***** EXTRACTED TEXT
T. rex and the Crater of Doom
- Special edition 2007 cover for T. rex and the Crater of Doom
- Author: Walter Alvarez
- Genre: Non-fiction, paleontology, geology, chemistry, physics
- Publisher: Princeton University Press
- Publication date: 1997
- Media type: Print (Hardcover & paperback)
- Pages: 208
- ISBN: 978-0-691-13103-0

= T. rex and the Crater of Doom =

Science book by Walter Alvarez (published 1997)

T. rex and the Crater of Doom is a nonfiction book by UC Berkeley professor Walter Alvarez that was published by Princeton University Press in 1997. The book discusses the research and evidence that led to the creation of the Alvarez hypothesis, which explains how an impact event was the main cause that resulted in the Cretaceous–Paleogene extinction event.

==Content==
The book begins by discussing Alvarez's research in the 1970s, before ever investigating the cause of the Cretaceous–Paleogene extinction event, when he was researching plate tectonics involving the Apennine Mountains with William "Bill" Lowrie. The method of this research was to use the evidence of the Earth's magnetic field to show that the plate upon which the rocks of the mountains rested had rotated over millions of years. While investigating limestone deposits in Gubbio, they discovered that some of the rocks were not aligned with the magnetic north pole, but in the opposite direction, implying the Earth undergoes geomagnetic reversal over time. This, with the plentiful fossilized material of extinct foraminifera, allowed them to date the time differences between each reversal and catalog the species of microscopic life found in each era. In doing so, they discovered that a certain time period had resulted in very few foraminifera fossils being formed, a boundary of little life now known as the Cretaceous–Paleogene boundary or the KT boundary. Just above this boundary, there was a thick layer that had no evidence of fossils at all, pointing to an almost complete extinction of microscopic sea life. This discovery was in direct opposition to the theory of gradualism, the leading belief of the period that evolutionary change occurred slowly across large time periods, rather than in bursts of short, distinct events, a theory known as catastrophism.
**********
PROBLEM 1 →
Transcribe the article on T. rex and the Crater of Doom from "- Pages: 208" up to and including "Cretaceous–Paleogene extinction event.".
PROBLEM 2 →
Render this sentence from the article on T. rex and the Crater of Doom into Spanish: "The method of this research was to use the evidence of the Earth's magnetic field to show that the plate upon which the rocks of the mountains rested had rotated over millions of years."
PROBLEM 3 →
Resume the article on T. rex and the Crater of Doom, writing on from its final sentence.
***** PROVIDED MATERIAL
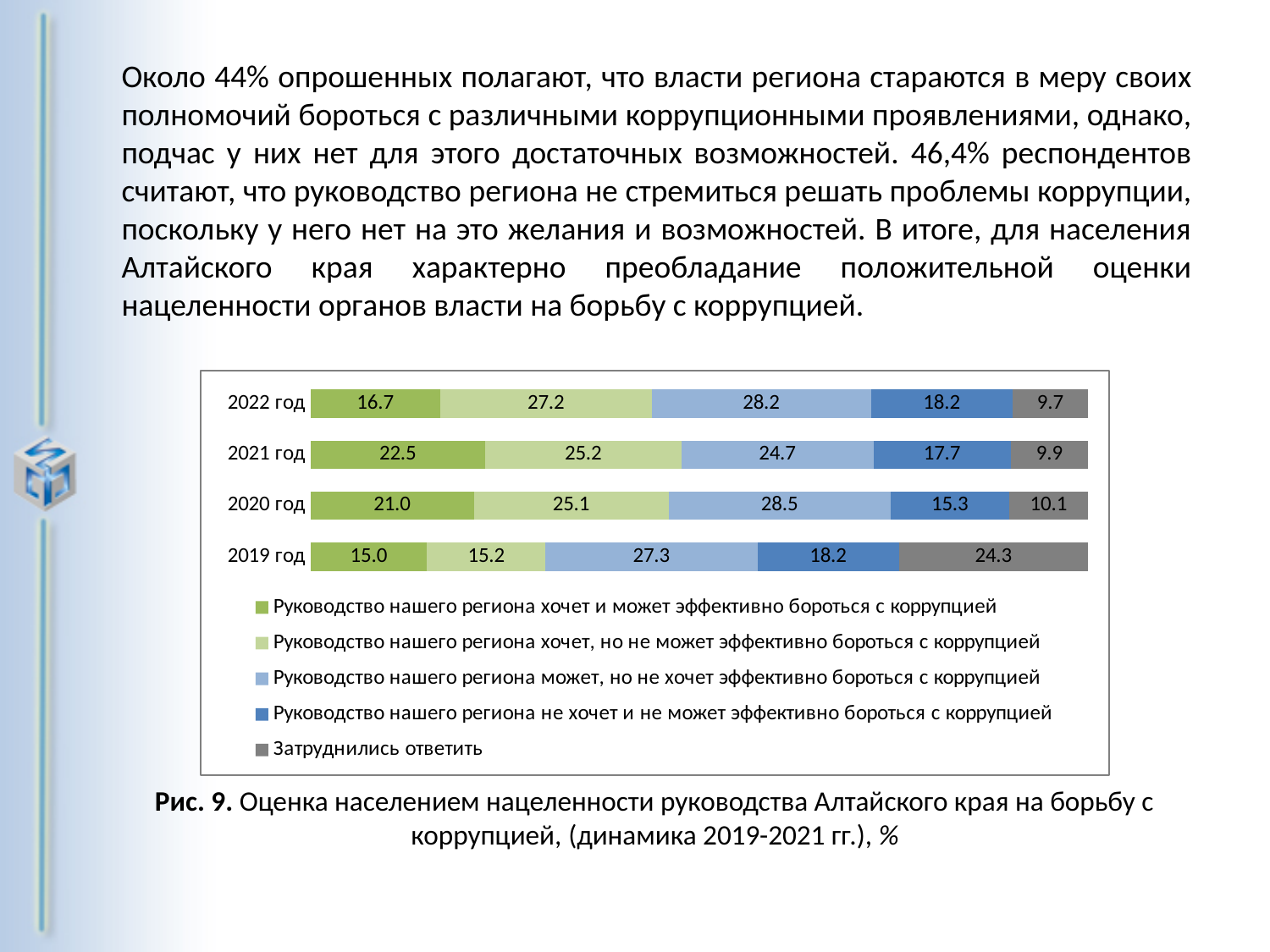
What is the total of the stacked bar for 2021 год? 100.0 Which year has the larger value for 'Руководство нашего региона может, но не хочет эффективно бороться с коррупцией': 2020 год or 2022 год? 2020 год What is the difference between the 'Затруднились ответить' values for 2019 год and 2022 год? 14.6 What is the value for 'Руководство нашего региона не хочет и не может эффективно бороться с коррупцией' in 2020 год? 15.3 Does the value for 'Затруднились ответить' rise or fall from 2019 год to 2022 год? Fall In which year is the value for 'Затруднились ответить' the lowest? 2022 год In which year is the value for 'Руководство нашего региона хочет и может эффективно бороться с коррупцией' the highest? 2021 год How many series does the legend list? 5 What is the value for 'Руководство нашего региона хочет и может эффективно бороться с коррупцией' in 2022 год? 16.7 What is the value for 'Затруднились ответить' in 2019 год? 24.3 How many years (categories) are shown in the chart? 4 What kind of chart is shown on the slide? Stacked bar chart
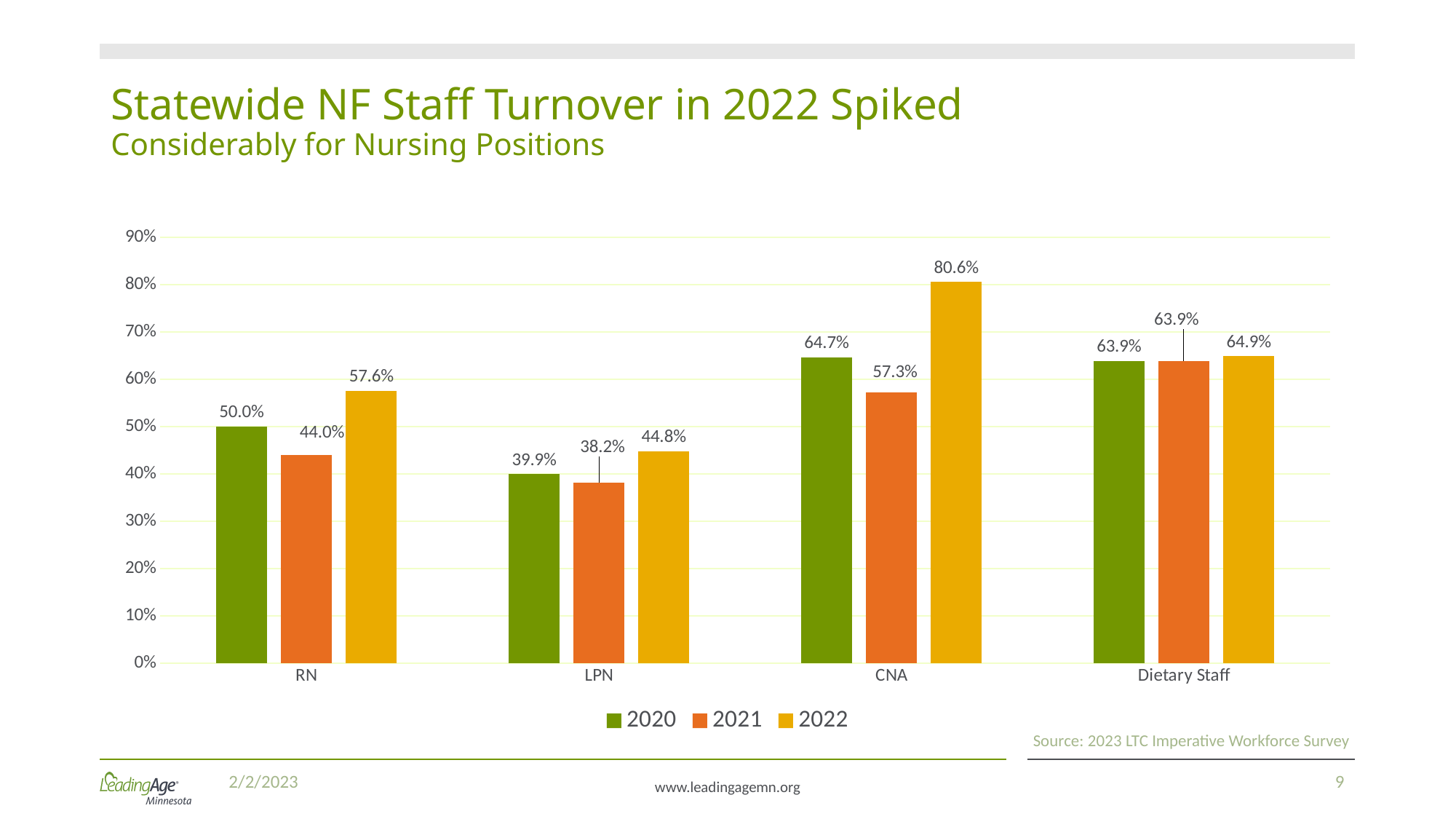
What kind of chart is shown on the slide? Bar chart Which position had the lowest 2021 turnover rate? LPN Which is larger, the 2020 turnover rate for RN or the 2020 turnover rate for CNA? CNA How many series does the legend list? 3 How many positions are shown on the x axis? 4 What was the 2021 turnover rate for RN? 44.0% What is the difference between the 2022 and 2021 turnover rates for CNA? 23.3% What was the 2020 turnover rate for LPN? 39.9% What is the source cited for the chart? 2023 LTC Imperative Workforce Survey What was the 2022 turnover rate for Dietary Staff? 64.9% What was the 2022 turnover rate for CNA? 80.6% Which position had the highest 2022 turnover rate? CNA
**********
ANSWER AREA 1 →
- Pages: 208
- ISBN: 978-0-691-13103-0

= T. rex and the Crater of Doom =

Science book by Walter Alvarez (published 1997)

T. rex and the Crater of Doom is a nonfiction book by UC Berkeley professor Walter Alvarez that was published by Princeton University Press in 1997. The book discusses the research and evidence that led to the creation of the Alvarez hypothesis, which explains how an impact event was the main cause that resulted in the Cretaceous–Paleogene extinction event.

ANSWER AREA 2 →
El método de esta investigación consistía en utilizar la evidencia del campo magnético de la Tierra para demostrar que la placa sobre la que descansaban las rocas de las montañas había rotado a lo largo de millones de años.

ANSWER AREA 3 →
Suspecting that the layer without fossilized remains was evidence of a catastrophic event, Alvarez set out to determine how quickly the layer of clay had been deposited, which would either prove or disprove his hypothesis. His father, Luis Alvarez, suggested that the amount of iridium, an element deposited from cosmic dust at a fixed rate, might provide evidence for his claim. If the amount of iridium in the layer was higher than would be expected, that would imply an asteroid or comet impact had caused impactor dust to fall in high amounts all around the world, building up a higher concentration of iridium. The amount of iridium when tested was found to be 9 parts per billion (ppb), rather than the 0.1 ppb that would have accumulated naturally in the layer. The next step was to determine whether this high concentration of iridium was unique to Gubbio or whether it could be found worldwide, as would be expected for a catastrophic impact event. While locations with clear rock layers of the KT boundary were rare, Alvarez was able to confirm his findings with the Stevns Klint deposits in Zealand.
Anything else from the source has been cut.